* _Problem details_:
Word for word, output the data, with none of its pictures.

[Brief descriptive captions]

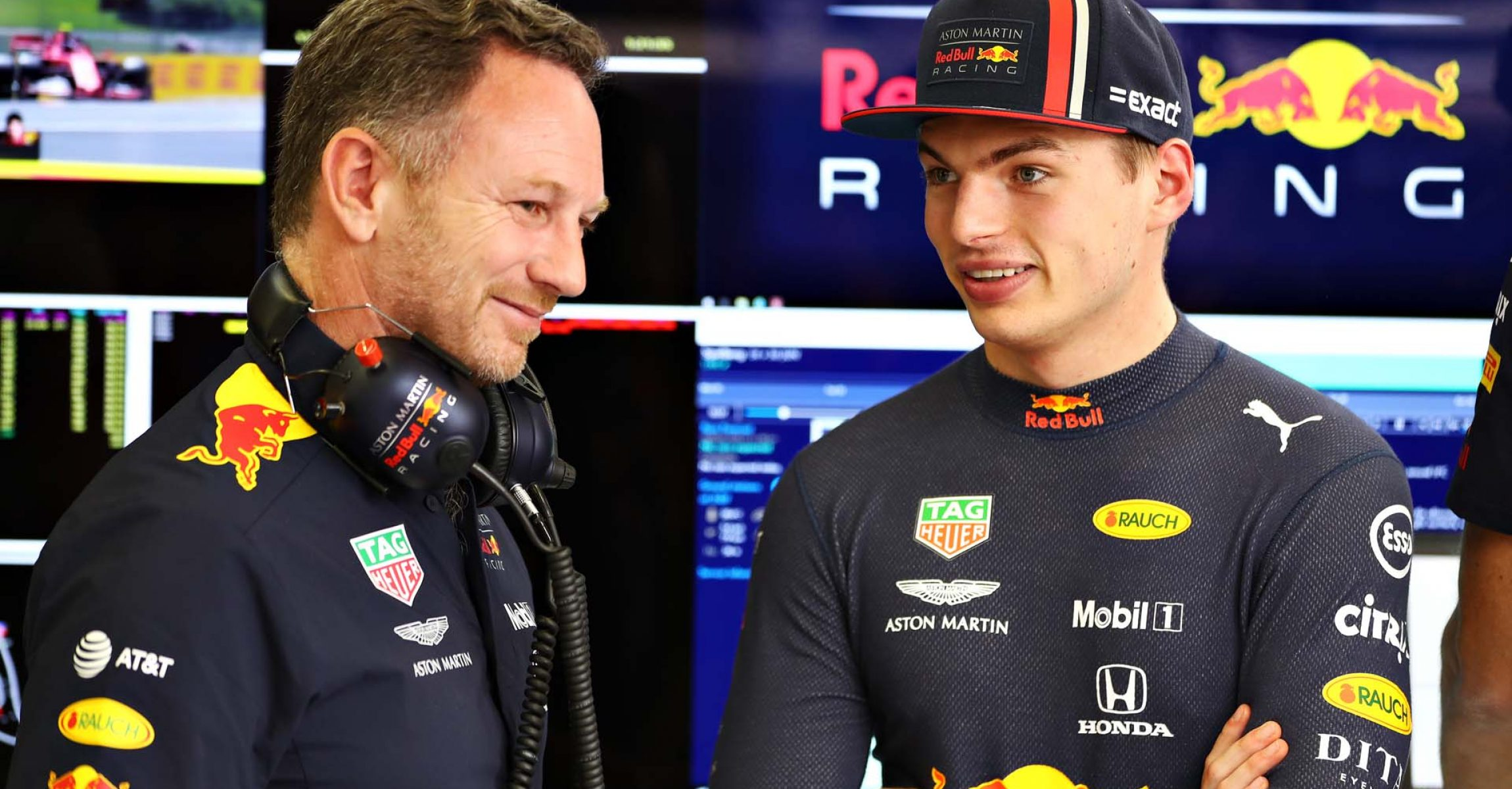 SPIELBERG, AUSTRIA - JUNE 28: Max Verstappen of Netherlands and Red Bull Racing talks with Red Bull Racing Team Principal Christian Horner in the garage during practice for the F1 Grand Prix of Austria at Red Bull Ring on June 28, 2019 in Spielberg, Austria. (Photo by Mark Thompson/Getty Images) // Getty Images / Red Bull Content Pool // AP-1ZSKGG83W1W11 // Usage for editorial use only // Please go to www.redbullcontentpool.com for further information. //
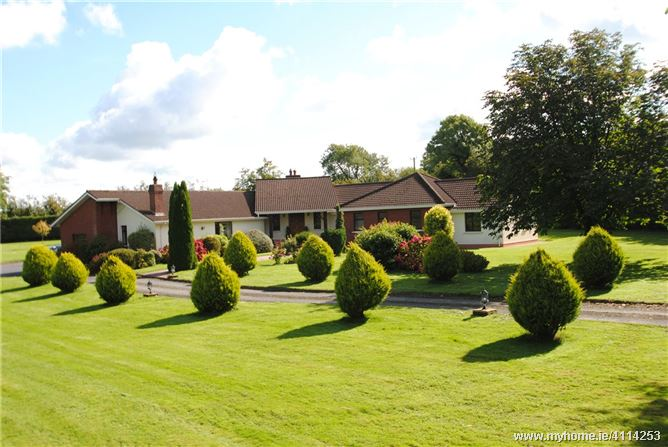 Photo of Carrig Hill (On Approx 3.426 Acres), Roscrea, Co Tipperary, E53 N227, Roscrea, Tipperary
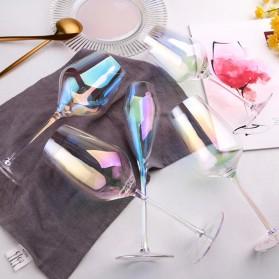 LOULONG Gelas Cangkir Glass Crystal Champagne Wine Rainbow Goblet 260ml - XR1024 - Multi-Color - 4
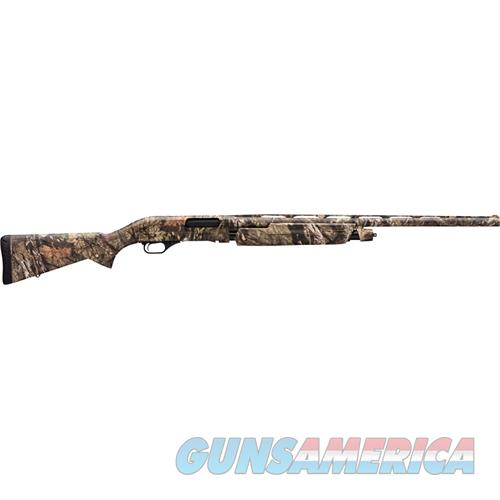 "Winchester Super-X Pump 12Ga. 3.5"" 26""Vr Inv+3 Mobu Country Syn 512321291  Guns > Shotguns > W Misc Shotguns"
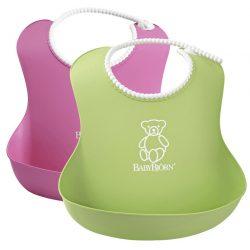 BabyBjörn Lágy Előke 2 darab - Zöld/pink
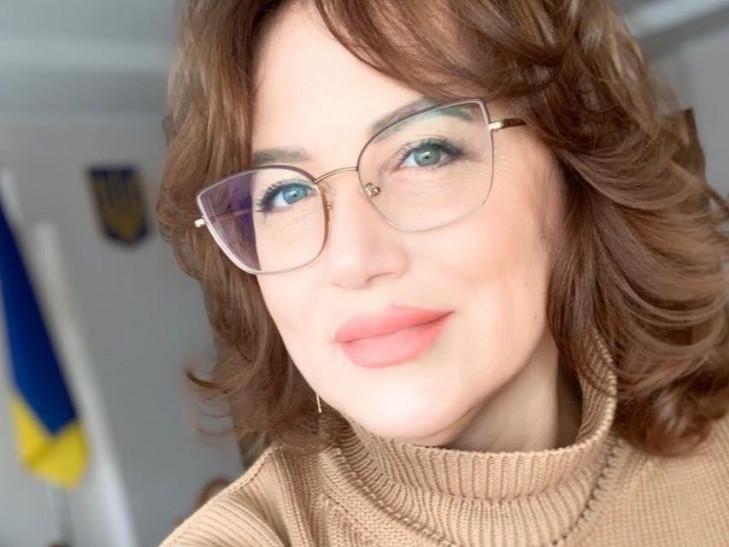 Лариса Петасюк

* _Answer_:
 SPIELBERG, AUSTRIA - JUNE 28: Max Verstappen of Netherlands and Red Bull Racing talks with Red Bull Racing Team Principal Christian Horner in the garage during practice for the F1 Grand Prix of Austria at Red Bull Ring on June 28, 2019 in Spielberg, Austria. (Photo by Mark Thompson/Getty Images) // Getty Images / Red Bull Content Pool // AP-1ZSKGG83W1W11 // Usage for editorial use only // Please go to www.redbullcontentpool.com for further information. //
 Photo of Carrig Hill (On Approx 3.426 Acres), Roscrea, Co Tipperary, E53 N227, Roscrea, Tipperary
 LOULONG Gelas Cangkir Glass Crystal Champagne Wine Rainbow Goblet 260ml - XR1024 - Multi-Color - 4
 "Winchester Super-X Pump 12Ga. 3.5"" 26""Vr Inv+3 Mobu Country Syn 512321291  Guns > Shotguns > W Misc Shotguns"
 BabyBjörn Lágy Előke 2 darab - Zöld/pink
 Лариса Петасюк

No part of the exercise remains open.